VGP melanoma is distinguished from RGP melanoma by its invasive movement into the dermis (1
). In a 3-D model system, we demonstrate that knockdown of endogenous Rnd3 dramatically attenuates the ability of spheroid cells to invade out into the surrounding collagen gel. Notably, the spheroid core increased in size and was composed of live cells, suggesting that overall growth was maintained. Analysis of spheroids placed on top of collagen gels revealed that migration of collective cell layers, as well as individual border cells was reduced in Rnd3-depleted spheroids. Although a precise mechanism for reduced migration in 3-D matrices is currently under investigation, the results from 2-D assays implicate deregulated RhoA signaling. This would be consistent with current reports implicating Rho/ROCK signaling in the regulation of tissue compliance and tumor cell migration (10
). Future studies will examine whether Rnd3 regulation of RhoA facilitates melanoma migration in 3-D matrices through its control of focal adhesion dynamics, extracellular matrix protease activity and/or cellular tension.
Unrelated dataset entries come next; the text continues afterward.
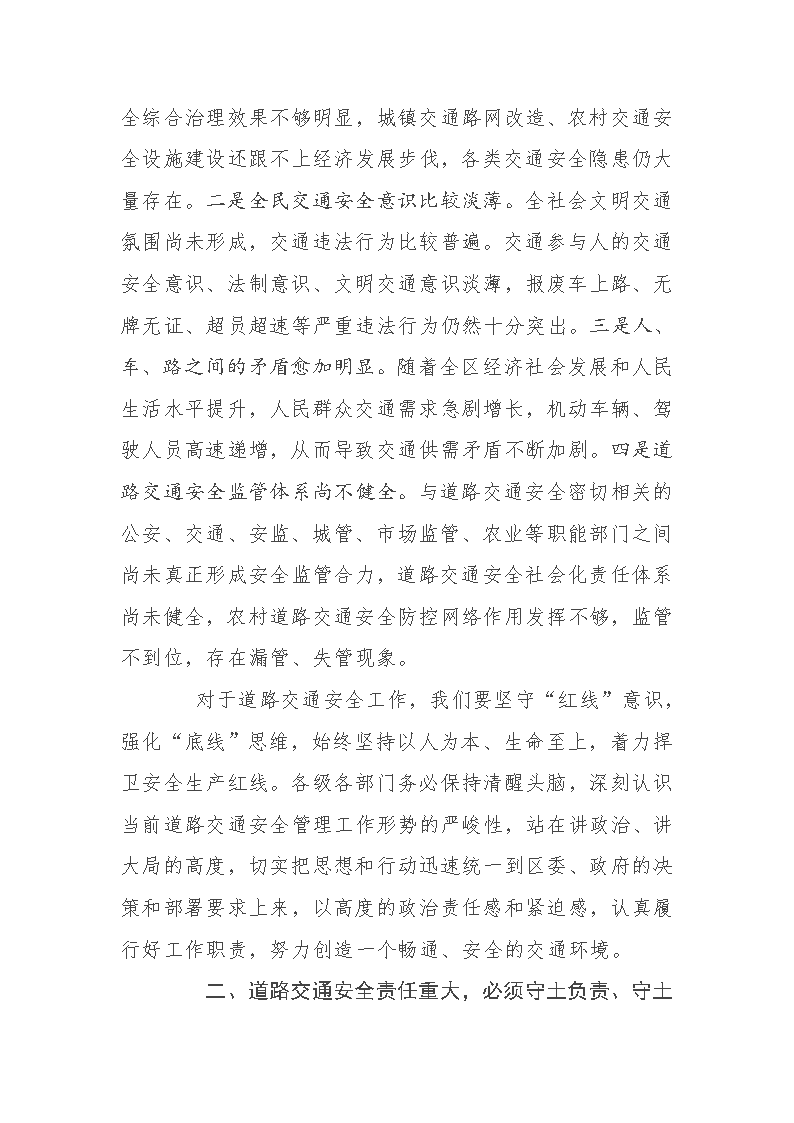 全综合治理效果不够明显，城镇交通路网改造、农村交通安全设施建设还跟不上经济发展步伐，各类交通安全隐患仍大量存在。二是全民交通安全意识比较淡薄。全社会文明交通氛围尚未形成，交通违法行为比较普遍。交通参与人的交通安全意识、法制意识、文明交通意识淡薄，报废车上路、无牌无证、超员超速等严重违法行为仍然十分突出。三是人、车、路之间的矛盾愈加明显。随着全区经济社会发展和人民生活水平提升，人民群众交通需求急剧增长，机动车辆、驾驶人员高速递增，从而导致交通供需矛盾不断加剧。四是道路交通安全监管体系尚不健全。与道路交通安全密切相关的公安、交通、安监、城管、市场监管、农业等职能部门之间尚未真正形成安全监管合力，道路交通安全社会化责任体系尚未健全，农村道路交通安全防控网络作用发挥不够，监管不到位，存在漏管、失管现象。

对于道路交通安全工作，我们要坚守“红线”意识，强化“底线”思维，始终坚持以人为本、生命至上，着力捍卫安全生产红线。各级各部门务必保持清醒头脑，深刻认识当前道路交通安全管理工作形势的严峻性，站在讲政治、讲大局的高度，切实把思想和行动迅速统一到区委、政府的决策和部署要求上来，以高度的政治责任感和紧迫感，认真履行好工作职责，努力创造一个畅通、安全的交通环境。

二、道路交通安全责任重大，必须守土负责、守土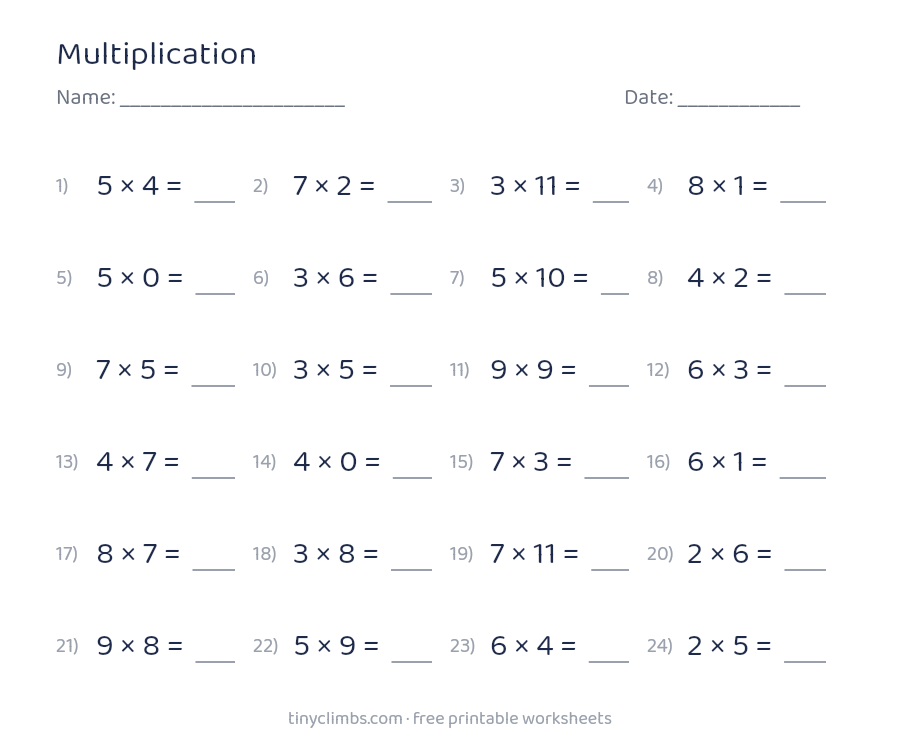 Multiplication

Name: ____ Date: ____

1) $5 \times 4 =$ ____ 2) $7 \times 2 =$ ____ 3) $3 \times 11 =$ ____ 4) $8 \times 1 =$ ____

5) $5 \times 0 =$ ____ 6) $3 \times 6 =$ ____ 7) $5 \times 10 =$ ____ 8) $4 \times 2 =$ ____

9) $7 \times 5 =$ ____ 10) $3 \times 5 =$ ____ 11) $9 \times 9 =$ ____ 12) $6 \times 3 =$ ____

13) $4 \times 7 =$ ____ 14) $4 \times 0 =$ ____ 15) $7 \times 3 =$ ____ 16) $6 \times 1 =$ ____

17) $8 \times 7 =$ ____ 18) $3 \times 8 =$ ____ 19) $7 \times 11 =$ ____ 20) $2 \times 6 =$ ____

21) $9 \times 8 =$ ____ 22) $5 \times 9 =$ ____ 23) $6 \times 4 =$ ____ 24) $2 \times 5 =$ ____

tinyclimbs.com · free printable worksheets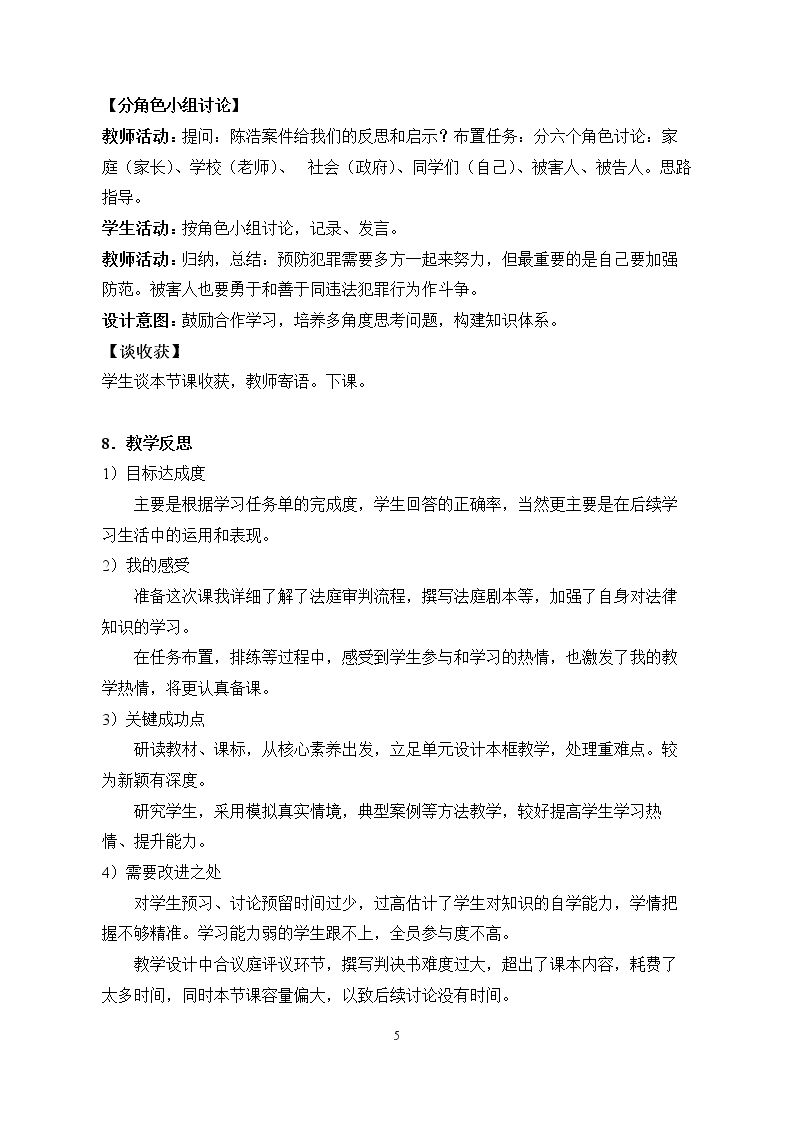 【分角色小组讨论】

教师活动：提问：陈浩案件给我们的反思和启示？布置任务：分六个角色讨论：家庭（家长）、学校（老师）、 社会（政府）、同学们（自己）、被害人、被告人。思路指导。

学生活动：按角色小组讨论，记录、发言。

教师活动：归纳，总结：预防犯罪需要多方一起来努力，但最重要的是自己要加强防范。被害人也要勇于和善于同违法犯罪行为作斗争。

设计意图：鼓励合作学习，培养多角度思考问题，构建知识体系。

【谈收获】

学生谈本节课收获，教师寄语。下课。

8．教学反思

1）目标达成度

主要是根据学习任务单的完成度，学生回答的正确率，当然更主要是在后续学习生活中的运用和表现。

2）我的感受

准备这次课我详细了解了法庭审判流程，撰写法庭剧本等，加强了自身对法律知识的学习。

在任务布置，排练等过程中，感受到学生参与和学习的热情，也激发了我的教学热情，将更认真备课。

3）关键成功点

研读教材、课标，从核心素养出发，立足单元设计本框教学，处理重难点。较为新颖有深度。

研究学生，采用模拟真实情境，典型案例等方法教学，较好提高学生学习热情、提升能力。

4）需要改进之处

对学生预习、讨论预留时间过少，过高估计了学生对知识的自学能力，学情把握不够精准。学习能力弱的学生跟不上，全员参与度不高。

教学设计中合议庭评议环节，撰写判决书难度过大，超出了课本内容，耗费了太多时间，同时本节课容量偏大，以致后续讨论没有时间。

5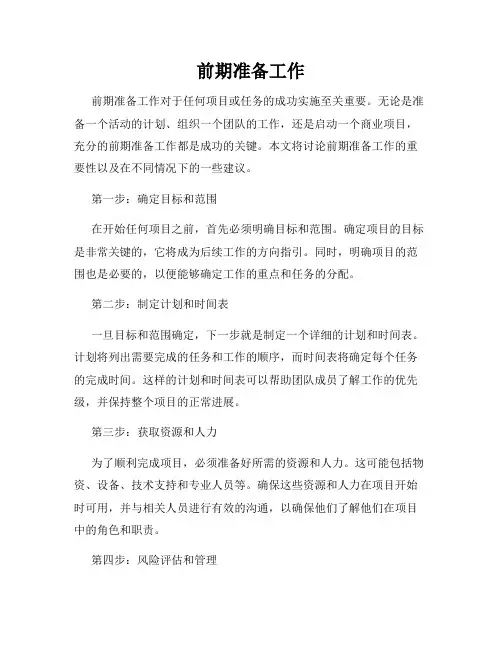 前期准备工作

前期准备工作对于任何项目或任务的成功实施至关重要。无论是准备一个活动的计划、组织一个团队的工作，还是启动一个商业项目，充分的前期准备工作都是成功的关键。本文将讨论前期准备工作的重要性以及在不同情况下的一些建议。

第一步：确定目标和范围

在开始任何项目之前，首先必须明确目标和范围。确定项目的目标是非常关键的，它将成为后续工作的方向指引。同时，明确项目的范围也是必要的，以便能够确定工作的重点和任务的分配。

第二步：制定计划和时间表

一旦目标和范围确定，下一步就是制定一个详细的计划和时间表。计划将列出需要完成的任务和工作的顺序，而时间表将确定每个任务的完成时间。这样的计划和时间表可以帮助团队成员了解工作的优先级，并保持整个项目的正常进展。

第三步：获取资源和人力

为了顺利完成项目，必须准备好所需的资源和人力。这可能包括物资、设备、技术支持和专业人员等。确保这些资源和人力在项目开始时可用，并与相关人员进行有效的沟通，以确保他们了解他们在项目中的角色和职责。

第四步：风险评估和管理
In conclusion, the current data advance our knowledge of Rnd3 and Rho GTPases in melanoma. Increased expression of Rnd3 attenuates RhoA-ROCK signaling in invasive melanoma to regulate 3-D migration. Our results potentially serve as the framework for new therapeutic strategies that target oncogene-regulated effector pathways to reduce invasive behavior and restrict malignancy in human cancer.